* **Instructions for the task**
Everything below from the line with "genus: Turdus" to the last line, both included, is to be written out exactly, with nothing added.

------------------------------------------------------------------------

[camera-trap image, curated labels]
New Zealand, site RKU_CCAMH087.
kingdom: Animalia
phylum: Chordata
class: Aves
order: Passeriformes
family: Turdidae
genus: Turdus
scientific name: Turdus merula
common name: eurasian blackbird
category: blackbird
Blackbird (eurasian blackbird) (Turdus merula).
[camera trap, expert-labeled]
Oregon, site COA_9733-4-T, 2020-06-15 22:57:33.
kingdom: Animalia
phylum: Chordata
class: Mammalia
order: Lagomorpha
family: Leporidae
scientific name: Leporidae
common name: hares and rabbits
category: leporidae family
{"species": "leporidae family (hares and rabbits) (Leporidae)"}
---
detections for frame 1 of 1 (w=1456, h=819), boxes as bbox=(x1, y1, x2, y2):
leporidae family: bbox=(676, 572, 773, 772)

------------------------------------------------------------------------

* **Answer to this task**
genus: Turdus
scientific name: Turdus merula
common name: eurasian blackbird
category: blackbird
Blackbird (eurasian blackbird) (Turdus merula).
[camera trap, expert-labeled]
Oregon, site COA_9733-4-T, 2020-06-15 22:57:33.
kingdom: Animalia
phylum: Chordata
class: Mammalia
order: Lagomorpha
family: Leporidae
scientific name: Leporidae
common name: hares and rabbits
category: leporidae family
{"species": "leporidae family (hares and rabbits) (Leporidae)"}
---
detections for frame 1 of 1 (w=1456, h=819), boxes as bbox=(x1, y1, x2, y2):
leporidae family: bbox=(676, 572, 773, 772)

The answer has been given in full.